Prime Minister of Portugal
- In office 14 May 1909 – 22 December 1909
- Monarch: Manuel II
- Preceded by: Sebastião Teles
- Succeeded by: Francisco da Veiga Beirão

Personal details
- Born: 15 November 1858 Porto, Portugal
- Died: 24 December 1919 (aged 61) Lisbon, Portugal
- Party: Regenerator Party

= Venceslau de Lima =

Portuguese geologist, paleontologist, viticulturist, and politician (1858–1919)

Venceslau de Sousa Pereira de Lima, ComTe, GCTE, ComSE, GCSE, ComC, GCC, ComNSC, GCNSC (15 November 1858 in Porto – 24 December 1919 in Lisbon), also known as Venceslau de Lima and anglicized as Wenceslau de Sousa Pereira de Lima or Wenceslau de Lima, was a Portuguese geologist, paleontologist, viticulturist, and politician who, among other functions, served as a member of Parliament, a minister, and as President of the Council of Ministers (now Prime Minister). He was a member of the Sciences Academy of Lisbon.

==Biography==

Born into a wealthy family from Porto, Venceslau Pereira de Lima was sent abroad very young, and there made his preparatory and secondary studies. After completing these studies he returned to Portugal with professional training focused on the natural sciences, quite distinct from the course of study then propitiated by Portuguese schools. He enrolled at the Faculty of Philosophy at the University of Coimbra, completing the course with high honors. This required a licensure examination in which he defended his thesis on coal plants. Soon afterwards, on 26 November 1882, he received his doctorate from the same university.

In 1883 he competed for a position on the faculty of the Polytechnic Academy of Porto, having publicly presented during the competition a dissertation on the function of chlorophyll as evidence of his ability. He was ultimately nominated for the position, initiating a career that would last for nearly thirty years. During that time he chaired the institution's geology department, with a few hiatuses due to his political activity. In parallel with his academic career, he carried out a set of pioneering experiments in the field of plant paleontology.

At the time, paleontology was a nascent science and the study of fossils discovered in Portuguese territory was in its early stages, with most paleontological researchers in Portugal being foreigners. The only published works by Portuguese researchers consisted of Bernardino António Gomes's studies of Carboniferous plant fossils.

Venceslau de Lima decided to bring together the previously published works of foreign researchers, especially those of Daniel Sharpe, Charles Bunbury, and Oswald Heer, and from that incipient base developed a study of geology and plant paleontology in Portugal, specifically of Carboniferous land.

In 1886, he was nominated as the engineer of the Geological Works Section (Secção dos Trabalhos Geológicos) of Portugal and was charged with the study of plant fossils in Portugal. In this position he collaborated with Carlos Ribeiro, a pioneer in Portuguese geology.

In 1908 he became the President of the Geological Survey Commission (Comissão dos Serviços Geológicos) of Portugal, when its previous president, General Joaquim Filipe Nery da Encarnação Delgado, died.

Because of his scientific work, he was nominated for membership in the Sciences Academy of Lisbon and the Institute of Coimbra (Instituto da Coimbra).

### [Questions on the material]
**A.** According to the biography of Venceslau de Lima, on what date did he receive his doctorate?
**B.** Resume the biography of Venceslau de Lima after its last sentence, about his membership in the Sciences Academy of Lisbon and the Institute of Coimbra.
The entries play no part in this.

(Data excerpts)
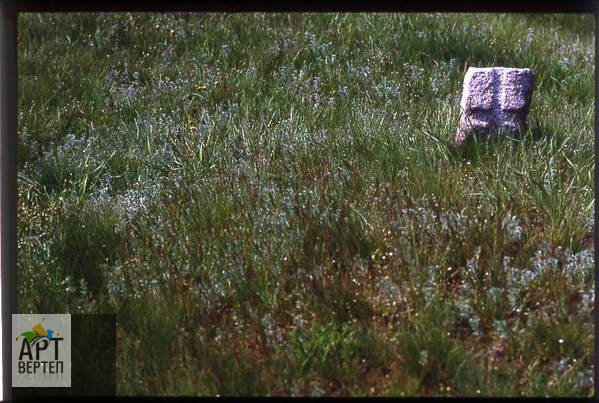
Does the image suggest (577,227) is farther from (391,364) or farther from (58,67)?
(58,67)

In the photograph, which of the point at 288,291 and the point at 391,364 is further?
the point at 288,291

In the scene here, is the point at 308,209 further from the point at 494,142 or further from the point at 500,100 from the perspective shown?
the point at 500,100

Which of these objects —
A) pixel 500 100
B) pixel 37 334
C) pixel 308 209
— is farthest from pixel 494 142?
pixel 37 334

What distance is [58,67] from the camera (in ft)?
20.4

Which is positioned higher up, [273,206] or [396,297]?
[273,206]

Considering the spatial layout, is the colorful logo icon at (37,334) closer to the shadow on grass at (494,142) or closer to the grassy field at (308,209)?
the grassy field at (308,209)

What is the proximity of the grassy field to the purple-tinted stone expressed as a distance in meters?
0.15

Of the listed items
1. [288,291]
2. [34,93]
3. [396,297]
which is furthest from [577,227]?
[34,93]

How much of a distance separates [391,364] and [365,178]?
1305 mm

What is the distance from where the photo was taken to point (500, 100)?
17.1ft
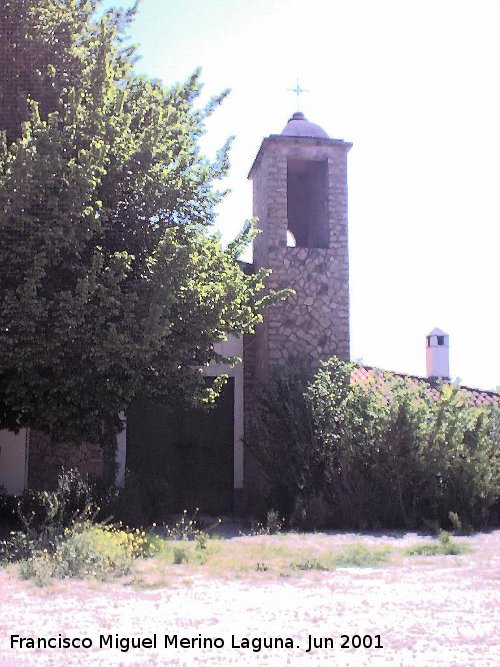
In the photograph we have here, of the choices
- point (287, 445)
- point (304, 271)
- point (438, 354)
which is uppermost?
point (304, 271)

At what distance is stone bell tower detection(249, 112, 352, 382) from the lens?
14789mm

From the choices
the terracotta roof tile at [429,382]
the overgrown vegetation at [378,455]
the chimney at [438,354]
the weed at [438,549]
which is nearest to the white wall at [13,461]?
the overgrown vegetation at [378,455]

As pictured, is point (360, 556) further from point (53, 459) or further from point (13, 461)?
point (13, 461)

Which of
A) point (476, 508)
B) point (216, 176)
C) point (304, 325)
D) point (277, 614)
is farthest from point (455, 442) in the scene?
point (277, 614)

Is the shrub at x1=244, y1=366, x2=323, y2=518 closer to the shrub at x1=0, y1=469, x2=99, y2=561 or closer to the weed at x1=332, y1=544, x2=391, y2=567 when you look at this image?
the shrub at x1=0, y1=469, x2=99, y2=561

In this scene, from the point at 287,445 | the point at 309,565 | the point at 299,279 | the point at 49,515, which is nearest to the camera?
the point at 309,565

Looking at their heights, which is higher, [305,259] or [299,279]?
[305,259]

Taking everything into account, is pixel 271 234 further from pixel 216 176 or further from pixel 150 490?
pixel 150 490

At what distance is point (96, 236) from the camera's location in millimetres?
10531

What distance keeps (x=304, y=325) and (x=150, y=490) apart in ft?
14.7

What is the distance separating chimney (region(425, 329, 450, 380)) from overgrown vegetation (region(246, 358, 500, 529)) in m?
8.90

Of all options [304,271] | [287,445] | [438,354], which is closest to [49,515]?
[287,445]

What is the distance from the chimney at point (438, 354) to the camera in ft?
70.5

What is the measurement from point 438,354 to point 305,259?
8046 mm
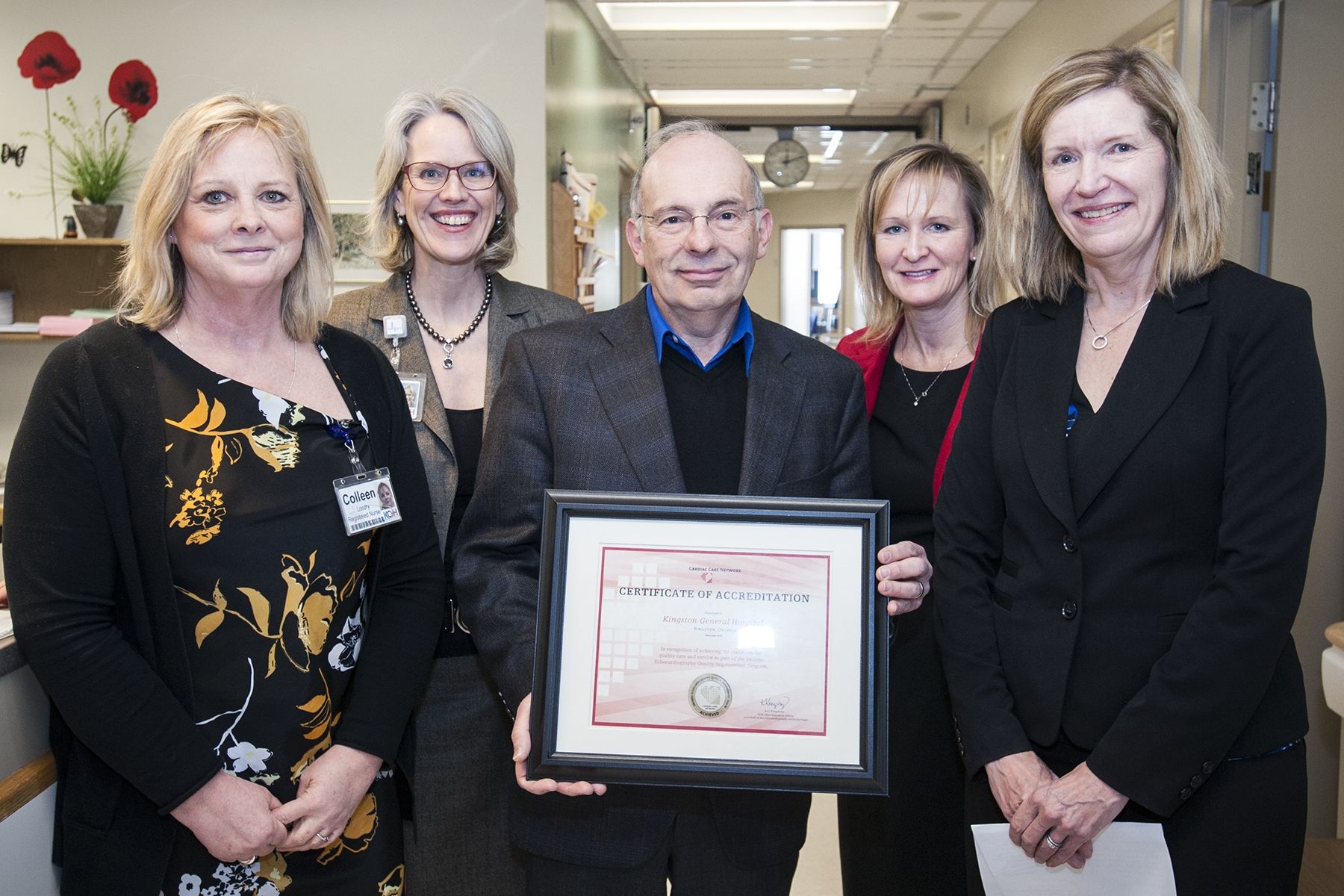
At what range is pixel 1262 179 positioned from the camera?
325cm

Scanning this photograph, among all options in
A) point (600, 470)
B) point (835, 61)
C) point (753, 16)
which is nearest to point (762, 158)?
point (835, 61)

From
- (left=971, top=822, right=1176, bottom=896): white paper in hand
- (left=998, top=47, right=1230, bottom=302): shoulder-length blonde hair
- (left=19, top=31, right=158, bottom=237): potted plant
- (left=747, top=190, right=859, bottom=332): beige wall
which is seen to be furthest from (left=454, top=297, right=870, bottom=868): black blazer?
(left=747, top=190, right=859, bottom=332): beige wall

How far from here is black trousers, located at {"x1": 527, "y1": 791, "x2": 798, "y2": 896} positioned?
4.87ft

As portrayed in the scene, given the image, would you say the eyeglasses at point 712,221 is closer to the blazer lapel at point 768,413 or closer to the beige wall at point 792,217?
the blazer lapel at point 768,413

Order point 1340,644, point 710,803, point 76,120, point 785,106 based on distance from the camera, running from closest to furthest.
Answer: point 710,803 → point 1340,644 → point 76,120 → point 785,106

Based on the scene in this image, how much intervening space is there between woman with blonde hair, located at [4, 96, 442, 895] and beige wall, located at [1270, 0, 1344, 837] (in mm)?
2811

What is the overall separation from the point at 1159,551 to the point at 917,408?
734 millimetres

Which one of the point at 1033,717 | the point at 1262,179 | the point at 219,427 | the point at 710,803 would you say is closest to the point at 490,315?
the point at 219,427

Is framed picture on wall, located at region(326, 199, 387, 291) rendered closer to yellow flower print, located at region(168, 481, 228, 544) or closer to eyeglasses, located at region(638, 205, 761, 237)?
eyeglasses, located at region(638, 205, 761, 237)

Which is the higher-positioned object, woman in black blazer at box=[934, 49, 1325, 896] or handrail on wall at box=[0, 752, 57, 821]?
woman in black blazer at box=[934, 49, 1325, 896]

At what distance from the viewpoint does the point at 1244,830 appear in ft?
4.40

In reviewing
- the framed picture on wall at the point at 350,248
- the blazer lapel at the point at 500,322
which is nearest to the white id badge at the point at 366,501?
the blazer lapel at the point at 500,322

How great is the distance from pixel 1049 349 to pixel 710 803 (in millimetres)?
859

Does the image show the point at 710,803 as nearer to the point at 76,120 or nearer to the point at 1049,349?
the point at 1049,349
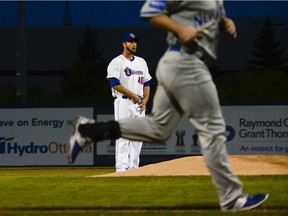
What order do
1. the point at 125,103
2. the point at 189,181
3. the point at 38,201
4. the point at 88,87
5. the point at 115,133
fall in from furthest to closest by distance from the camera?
the point at 88,87 < the point at 125,103 < the point at 189,181 < the point at 38,201 < the point at 115,133

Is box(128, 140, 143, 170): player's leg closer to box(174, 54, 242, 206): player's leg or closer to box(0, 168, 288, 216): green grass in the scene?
box(0, 168, 288, 216): green grass

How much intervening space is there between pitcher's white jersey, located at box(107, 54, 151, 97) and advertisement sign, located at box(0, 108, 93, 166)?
642 centimetres

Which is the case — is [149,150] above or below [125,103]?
below

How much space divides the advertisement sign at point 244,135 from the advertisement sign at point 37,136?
794 mm

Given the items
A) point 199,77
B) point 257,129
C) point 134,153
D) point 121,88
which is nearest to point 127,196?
point 199,77

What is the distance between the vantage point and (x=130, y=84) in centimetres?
1272

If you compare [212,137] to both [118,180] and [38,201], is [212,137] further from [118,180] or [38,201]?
[118,180]

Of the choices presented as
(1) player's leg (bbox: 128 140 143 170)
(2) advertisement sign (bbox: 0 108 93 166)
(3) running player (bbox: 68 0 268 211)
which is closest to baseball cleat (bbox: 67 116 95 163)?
(3) running player (bbox: 68 0 268 211)

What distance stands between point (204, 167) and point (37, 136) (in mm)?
8740

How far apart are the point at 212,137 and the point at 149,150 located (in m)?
12.9

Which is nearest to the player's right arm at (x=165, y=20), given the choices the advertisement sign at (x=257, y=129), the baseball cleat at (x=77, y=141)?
the baseball cleat at (x=77, y=141)

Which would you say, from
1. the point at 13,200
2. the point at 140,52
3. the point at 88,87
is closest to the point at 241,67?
the point at 140,52

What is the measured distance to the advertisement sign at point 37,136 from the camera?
19.2 meters

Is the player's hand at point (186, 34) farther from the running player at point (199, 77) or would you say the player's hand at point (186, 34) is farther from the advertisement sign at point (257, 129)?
the advertisement sign at point (257, 129)
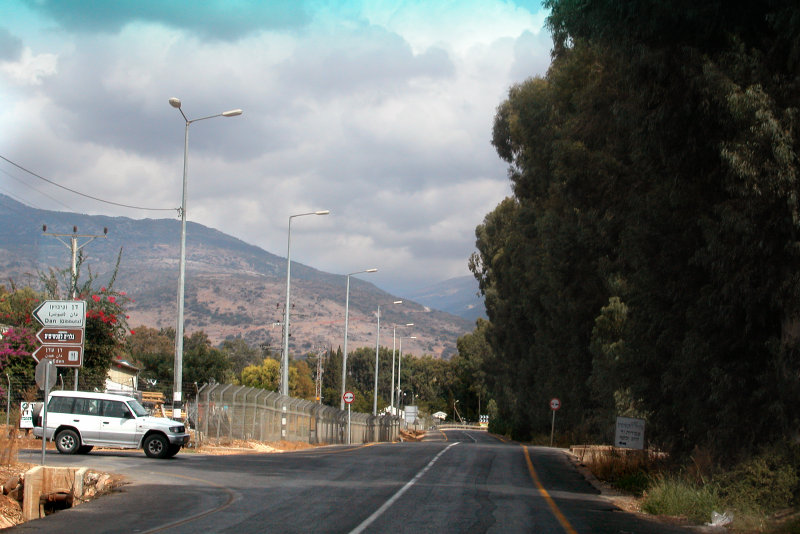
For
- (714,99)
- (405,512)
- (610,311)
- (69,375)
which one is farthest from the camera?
(69,375)

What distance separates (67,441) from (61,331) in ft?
25.6

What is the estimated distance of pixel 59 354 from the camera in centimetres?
A: 2069

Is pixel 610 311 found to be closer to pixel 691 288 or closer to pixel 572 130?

### [Responses to the exercise]
**A.** 26 November 1882

**B.**
Venceslau de Lima did not limit himself to academic and scientific pursuits; soon after taking his first teaching position he became a member of the Regenerator Party, and in the name of the party was at one time or another civil governor (prefect) of Vila Real, Coimbra, and Porto. He was also elected to represent northern Portugal in the Assembly of the Republic for various terms. On 17 March 1901 he was made a Peer of the Portuguese Realm. His involvement in the Royal Courts focused on issues related to public education; he advocated for the reform of Portugal's Higher Council for Public Instruction (Conselho Superior de Instrução Pública), of which he was a member.

When Ernesto Hintze Ribeiro became President of the Council of Ministers (now Prime Minister) in 1903, he asked Venceslau de Lima to assume the post of Minister for Foreign Affairs, which he did. During his tenure there were marked improvements in Portugal's relations with the United Kingdom and a commercial treaty was signed with Germany. Lima continued in the office into 1905, despite the fact José Luciano de Castro had replaced Hintze Ribero as President of the Council of Ministers.

In 1909, during the death throes of the Portuguese constitutional monarchy, Venceslau de Lima was asked to lead one of the last regimes of the constitutional monarchy, serving as President of the Council of Ministers from 14 May to 22 December 1909, and during the same time was also Minister for the Kingdom (Ministro do Reino).

During his long political career, he was also a member of the Council of the State (Conselho do Estado), Mayor of Porto, and director of the Medical-Surgical School of Porto (Escola Médico-Cirúrgica do Porto). He was also vice-president of the executive commission of the National Institute for Assistance to Consumptives (Instituto de Assistência Nacional aos Tuberculosos) and a member of the Porto Employers Commission (Patronato Portuense).

Venceslau de Lima was also a viticulturist, introducing on his properties various technical improvements that were new to Portuguese viticulture. He was president of the Anti-Phylloxera Commission of the North and helped develop technical solutions to the parasite's destruction of vineyards.

When the Portuguese Republic was founded in 1910, he refused, as a monarchist, to work for the government, choosing instead to resign any and all public posts he held. Having moved away from politics in the last years of his life, he focused once again on scientific research. He was preparing a study on Portuguese coal lands when he died.

==Decorations==
Venceslau de Lima was a Commander and Grand Cross of the Order of the Tower and Sword, the Order of Saint James of the Sword, the Order of Christ, and the Order of the Immaculate Conception of Vila Viçosa. He also received various foreign decorations, including the Legion of Honour of France, the Order of Charles III and the Order of Isabella the Catholic of Spain, the Order of Saints Maurice and Lazarus of Italy, the Royal Victorian Order of the United Kingdom of Great Britain and Ireland, and the Order of Leopold of Belgium.

==Published works==
Over a thirty-year period Venceslau de Lima published a wide range of works on paleontology and the geology of coal deposits, including:
- Notícia sôbre os vegetais fósseis da flora neocomiana do solo português (Notice on the plant fossils of the flora neocomiana of Portuguese soil)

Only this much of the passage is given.